Шут моргнул, и мгновение висела звенящая тишина. А потом он улыбнулся – как улыбаются испуганному ребенку.
– Она не могла прочитать этого по твоей ладони. Это моя судьба, Фитц, не твоя. Это ошибка, она что-то спутала, если, конечно, она вообще умеет читать ладони…
– Но она сказала, что это особый случай! – возразил я, хотя его слова убеждали меня куда больше, чем мои – его. – Что это связь…
– Она ошиблась, – мягко перебил он меня, но больше не улыбался. – Возможно, она ошиблась не в событии, но во времени. Возможно, она прочитала то, что было… в прошлом, – он отвел глаза и сглотнул, и я понял, что ему трудно даже косвенно упоминать об этом. – Но связи между нами больше нет, – неожиданно твердо закончил он.
Эти слова словно ножом полоснули меня по сердцу. Я давно знал, что Шут разорвал нашу связь, давно успел смириться с этим, но теперь боль была свежа, как в первый миг.

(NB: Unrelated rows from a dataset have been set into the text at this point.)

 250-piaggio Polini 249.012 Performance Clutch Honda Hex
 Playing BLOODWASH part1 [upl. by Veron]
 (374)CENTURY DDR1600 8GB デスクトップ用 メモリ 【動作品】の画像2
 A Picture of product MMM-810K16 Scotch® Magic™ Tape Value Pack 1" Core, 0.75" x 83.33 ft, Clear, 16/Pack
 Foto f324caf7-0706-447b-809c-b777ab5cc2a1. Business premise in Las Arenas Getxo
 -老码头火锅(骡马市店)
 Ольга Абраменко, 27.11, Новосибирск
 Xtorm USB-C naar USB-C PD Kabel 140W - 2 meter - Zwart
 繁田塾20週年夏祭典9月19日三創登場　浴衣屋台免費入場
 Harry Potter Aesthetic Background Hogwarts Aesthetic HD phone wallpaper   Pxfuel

Я схватил его руку, удерживающую плащ, и сорвал с нее перчатку. Кончики его пальцев были серыми, и я почувствовал, как меня тянет прикоснуться к ним – это было почти сильнее меня. Удерживая запястье Шута одной рукой – с трудом, потому что тот вырывался изо всех сил, а он всегда был сильнее меня, но сейчас я был словно одержим и потому не разжимал пальцы – я поднес другую…
– Нет, Фитц, нет! – закричал Шут, и в его голосе было такое отчаяние и такая боль, что меня словно отбросило от него. И наваждение прошло.

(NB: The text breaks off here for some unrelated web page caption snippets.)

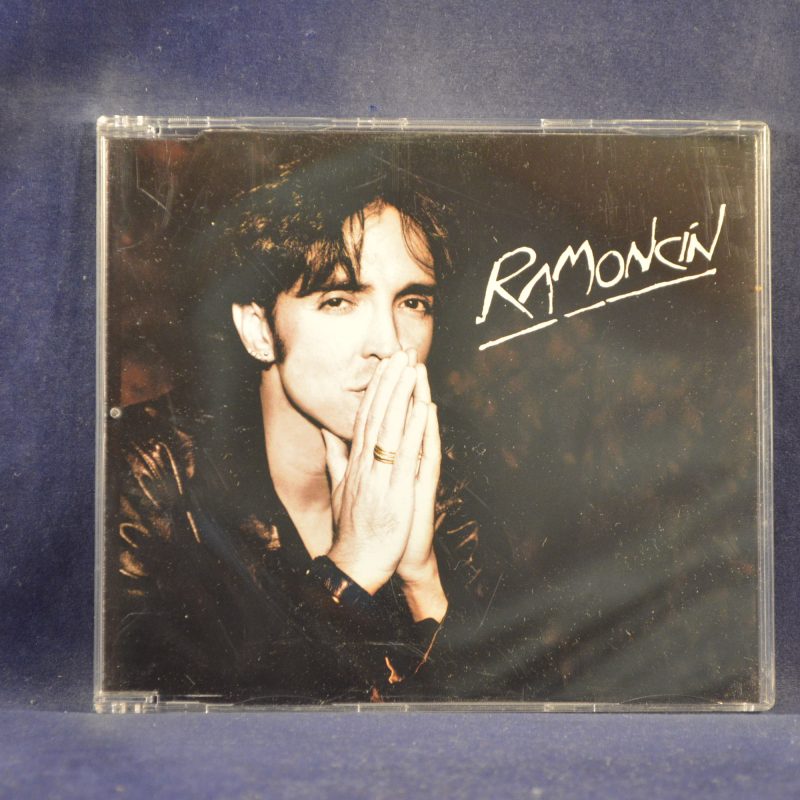 RAMONCÍN - RAMONCÍN -CD SINGLE
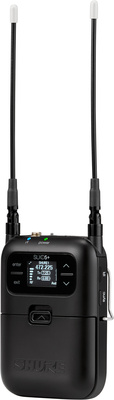 Shure SLXD5+ S50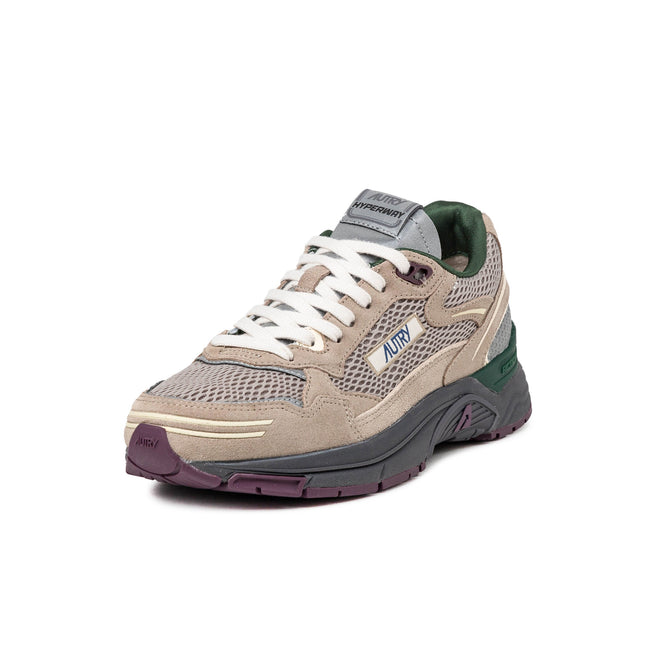 Autry Hyperway  *Suede / Mesh* Main Image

Он спрятал руку под плащ и сжался. Я потер лицо ладонями, понимая, что только что чуть было не совершил над ним насилие, хуже которого трудно даже придумать.
– Прости, – хрипло произнес я, хотя извинения тут неуместны. Я сам долго не мог простить Шута, когда он сделал подобное, чтобы меня спасти – а ведь сейчас я действовал только в своих эгоистических интересах. Поддался наваждению Скилла.

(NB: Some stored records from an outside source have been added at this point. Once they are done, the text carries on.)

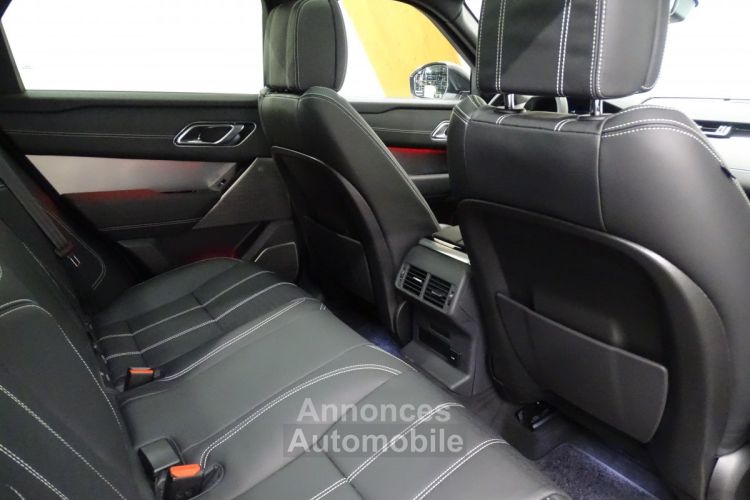 Land Rover Range Rover Velar R-Dynamic HSE P400e PHEV - <small></small> 96.990 € <small>TTC</small> - #8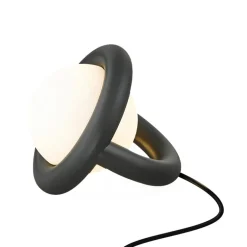 AGO Balloon bordslampa, charcoal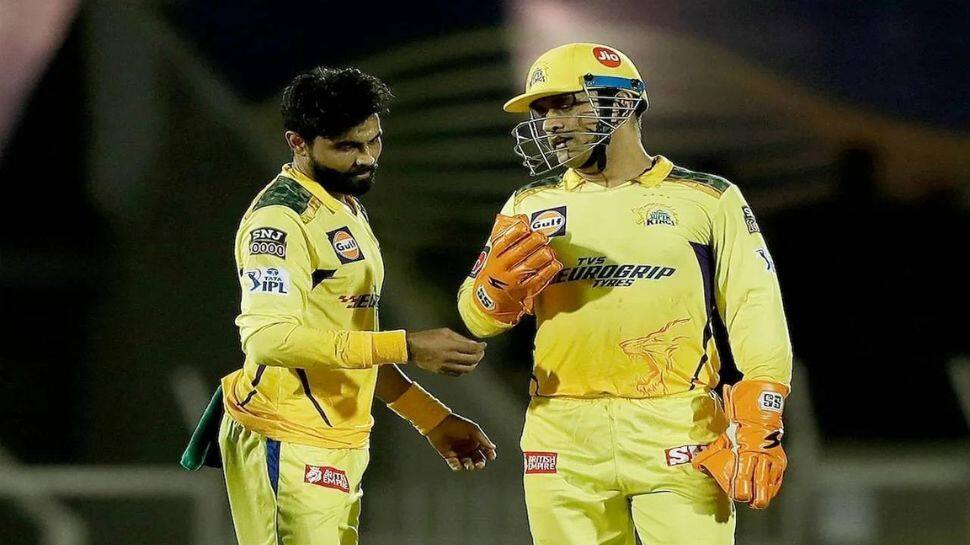 IPL 2022: CSK&#039;s Ravindra Jadeja ruled out of tournament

– Знаешь, Фитц, – тихо сказал он, не глядя на меня, – я хочу этого так сильно, что тебе и не снилось. Поэтому никогда, никогда больше…
Не договорив, он поднялся и ушел в свою комнату, плотно закрыв дверь. Его перчатка осталась лежать на ковре, куда я ее кинул. А я смотрел на нее, чувствуя, как внутри меня медленно закипает злость и еще что-то, чему я не мог дать названия.
Но я не заговорил об этом, когда он вышел снова через пару часов, спокойный и непроницаемый, как обычно. И мы накрывали на стол, и искали себе занятия в доме, потому что на улице пеленой повис дождь – вернее, я искал, Шут вырезал очередную статуэтку, а я в итоге принялся чинить старую одежду; а вечером абрикосовый бренди был разлит по стаканам, и Шут рассказывал историю о двух купцах, в попытке обмануть друг друга обхитривших самих себя, веселую настолько, что я хохотал, забыв про все…
Ночью, проснувшись от криков, которые не заглушал густой шелест дождя, я не стал даже пытаться пробиться в дверь. Босиком и в одних штанах я вышел на улицу, обогнул дом, подхватив по дороге полено, и высадил окно комнаты Шута вместе со ставнями.
– Фитц! – он сел на постели, отчаянно моргая. Я влез в окно, уже по дороге поняв, что мое имя он выкрикнул, еще не проснувшись – оно было продолжением кошмара. Впрочем, я и так знал, что ему снится.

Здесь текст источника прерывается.